Drexel dragonThe Math ForumDonate to the Math Forum

Ask Dr. Math - Questions and Answers from our Archives
_____________________________________________
Associated Topics || Dr. Math Home || Search Dr. Math
_____________________________________________

Effective Force Exerted by a Moving Mass


Date: 08/23/2001 at 23:50:42
From: david
Subject: Effective force exerted by a moving mass

I have to determine how much force a mass of 1000 lbs. moving at 50 
inches/sec will exert on an object in its path about 0.1 inches from 
where it started (assuming it was moving at the specified velocity 
throughout the 0.1" distance).

I.e., at the instant of stopping at the 0.1" mark, what did the
1000 lb. weight effectively weigh?


Date: 08/24/2001 at 09:08:18
From: Doctor Rick
Subject: Re: Effective force exerted by a moving mass

Hi, David, thanks for writing to Ask Dr. Math.

There is not enough information here to calculate an effective force. 
Force is related to acceleration, not velocity. What matters is not 
how fast the mass is moving when it hits, or how far it has moved, but 
how quickly it is slowed down by the impact. The force is the rate of 
change of momentum. The momentum is the velocity times the mass, which 
is initially 4.17 foot-pounds per second in your example. If the 
impact stops the object, then the momentum goes to zero. What we don't 
know is how long it took for the object to stop. If it takes 1 second, 
then the average force is 4.17 foot-pounds per second divided by 1 
second, or 4.17 foot-pounds per second squared. If it takes half as 
long, the average force is twice as much.

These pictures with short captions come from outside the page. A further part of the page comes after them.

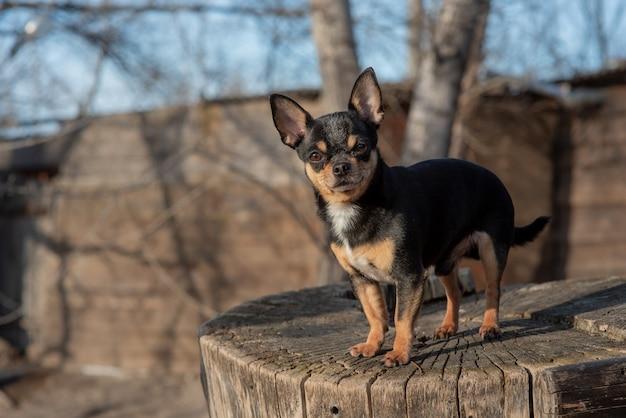 Chihuahua schwarz, braun und weiß. süßer welpe. mini rasse chihuahua smooth shorthair.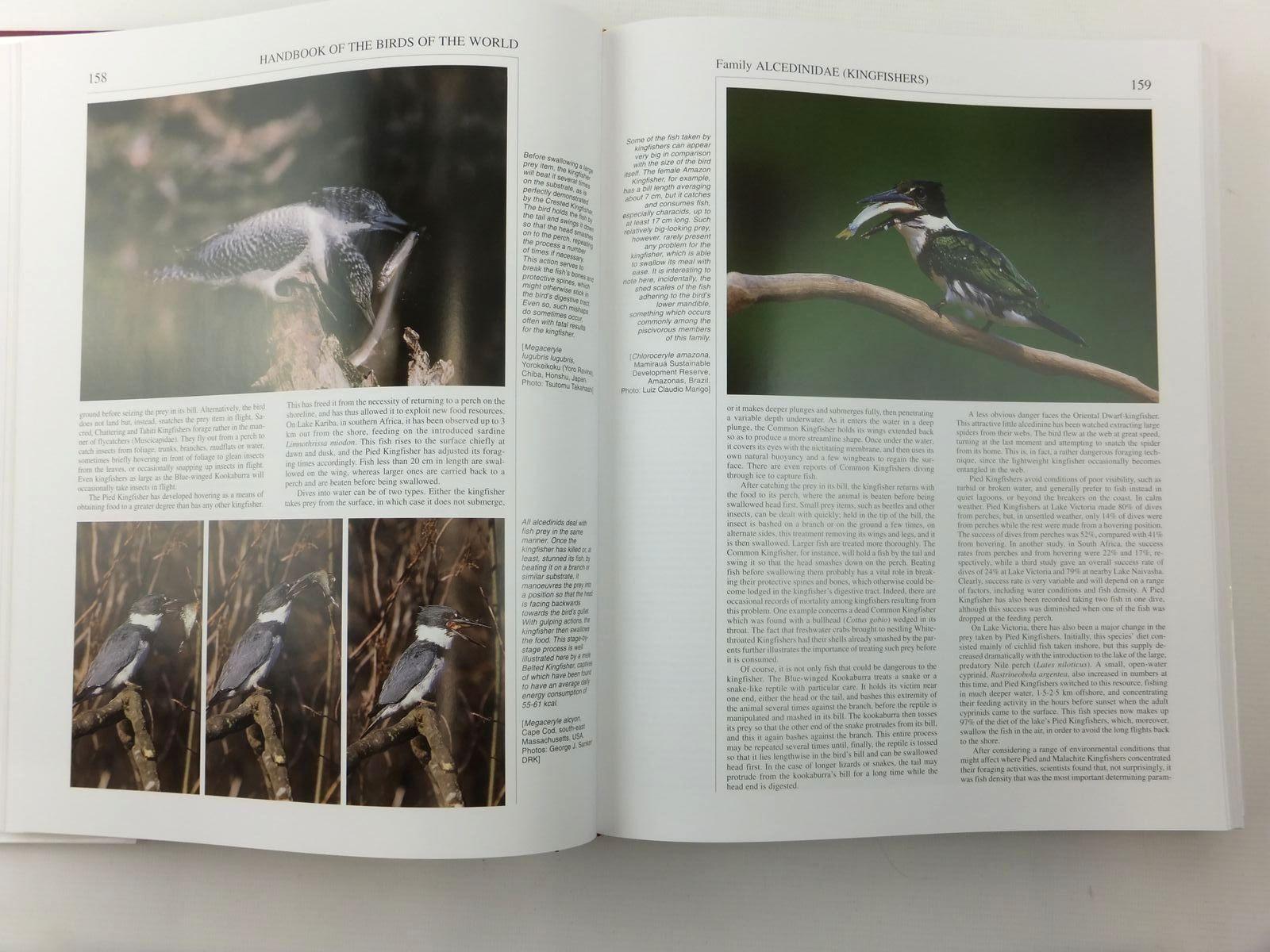 Photo of HANDBOOK OF THE BIRDS OF THE WORLD VOLUME 6: MOUSEBIRDS TO HORNBILLS written by Del Hoyo, Josep<br />Elliott, Andrew<br />Sargatal, Jordi<br />et al, illustrated by Arlott, Norman<br />Burn, Hilary<br />Jutglar, Francesc<br />et al., published by Lynx Edicions (STOCK CODE: 1814429)  for sale by Stella & Rose's Books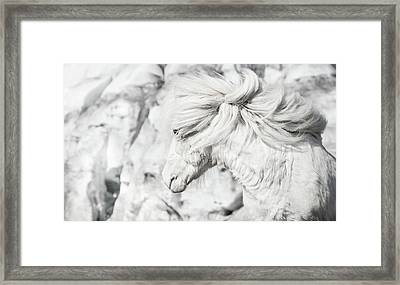 Blending Into The Ice Framed Print by Tim Booth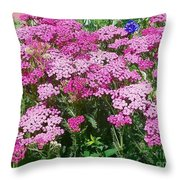 Pink Yarrows Throw Pillow
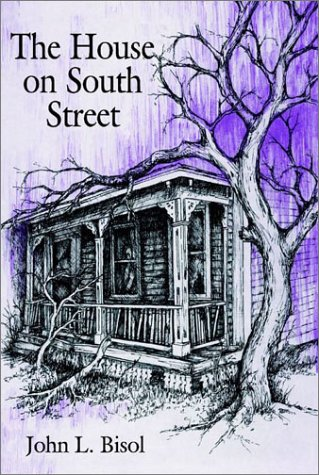 9780805957099: The House on South Street
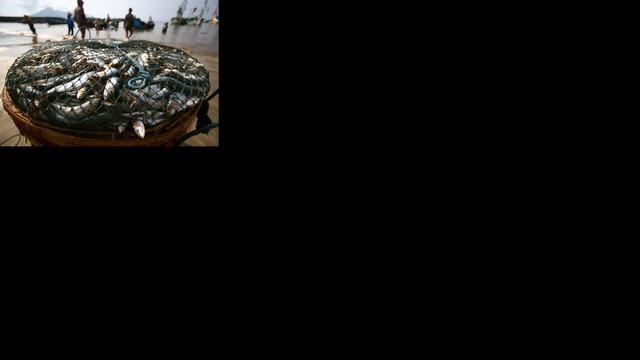 Visser leverde ton explosieven voor maffia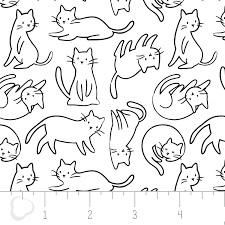 Meow 21170101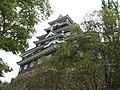 岡山城 - panoramio.jpg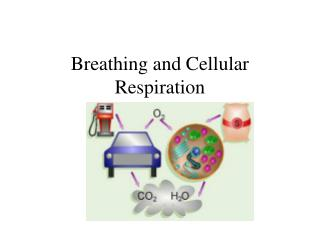 Breathing and Cellular Respiration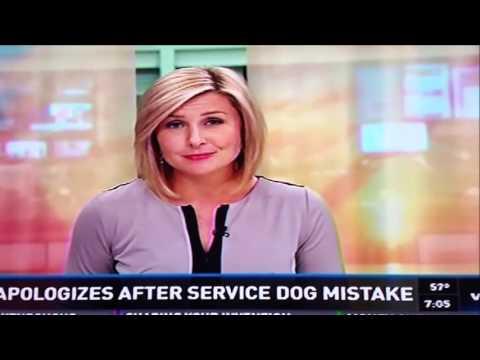 Bakery Apologizes For Service Dog Mistake - WKYC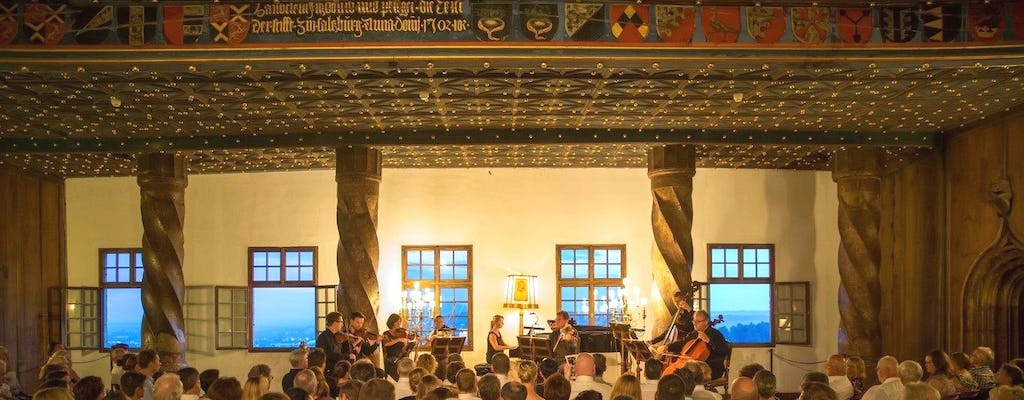 Cruise on the Salzach and Best of Mozart concert with dinner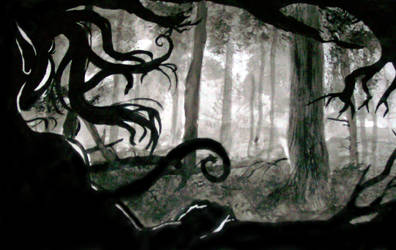 Shadowed Wood by Triserao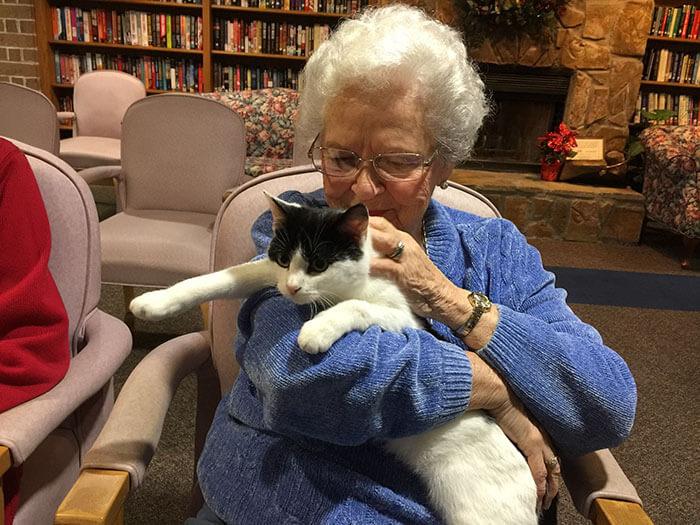 El gancho. gatos adultos para personas mayores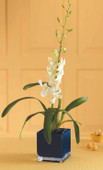 Irresistible Orchid Planter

I will copy below a discussion that I had nearly three years ago 
concerning the effective weight of a dropped object. It's lengthy, but 
it may be of interest to you.
----------------------------------

TimeStamp: 11/11/98 at 23:44:27
From: Lou
To: Doctor Rick

Hello,

I know that this is a physics problem but it came up in a math
discussion. If a weight of, say, 40 lbs is dropped from a distance of
a given height (let's say 4 feet), what is the impact force when it
hits the ground? I calculated it using f = ma and s = 1/2 at^2. No 
matter what distance I use, I always come up with 40 pounds. 
Intuitively, it seems that the higher the object is dropped, the 
greater the force on impact. Also, for very small heights, it seems 
that the impact in these cases would always be 40 pounds. I'm 
confused!  Thanks for your help.

TimeStamp: 11/12/98 at 13:23:24
From: Doctor Rick
To: Lou

Hi, Louis. I think you are using f = ma with a = g, the acceleration 
due to gravity. Obviously the height does not enter into the equation 
for f. But this is not the relevant acceleration. Did you ever hear 
the joke, "Falling doesn't hurt me a bit - it's the stop at the end 
that hurts"?

While the weight is falling, its acceleration is g. When it hits the
ground, its acceleration is higher, because it stops in a much shorter 
time than it took to get up to its final speed. It's the higher 
acceleration that hurts!

How fast does the weight stop? That's the hard question. Just suppose 
that it stops in a distance of 1/4 inch - that's how deep a dent it 
makes. You can work out how fast the weight is moving when it hits 
(v0), and then use

  0 = v0 - at
  1/4 inch = (1/2) at^2

to solve for a. I don't think this is a very good model for how the 
weight actually stops (surely the dent will get deeper with height), 
but at least you will see that the stopping force increases with 
height.

If you have learned about spring forces, you might suppose that the 
weight lands on a spring (a trampoline, perhaps) with some spring 
constant, and work out a better model for the impact. You might also 
think about why air bags save lives.

- Doctor Rick, The Math Forum

TimeStamp: 11/12/98 at 23:05:16
From: Lou
To: Doctor Rick

Dr. Rick,

I appreciate you getting back to me on my question on free-falling 
objects. If you could answer a couple of follow-up questions, it would 
become clearer to me.

I think what you are saying is that the greater the "stopping 
distance" (time of impact to final dead stop), the less it "hurts." 
Does this mean that the energy is spread over a greater distance? Is 
it correct to say that dropping a 40-pound weight from a 4-foot drop 
is still 40 pounds? Would it still be 40 pounds from a 16-foot, or 
even a 400-foot drop? I dropped a weight on a bathroom scale from 
different heights and I see massive differences at small changes in 
heights. Again, I thank you very much for your time.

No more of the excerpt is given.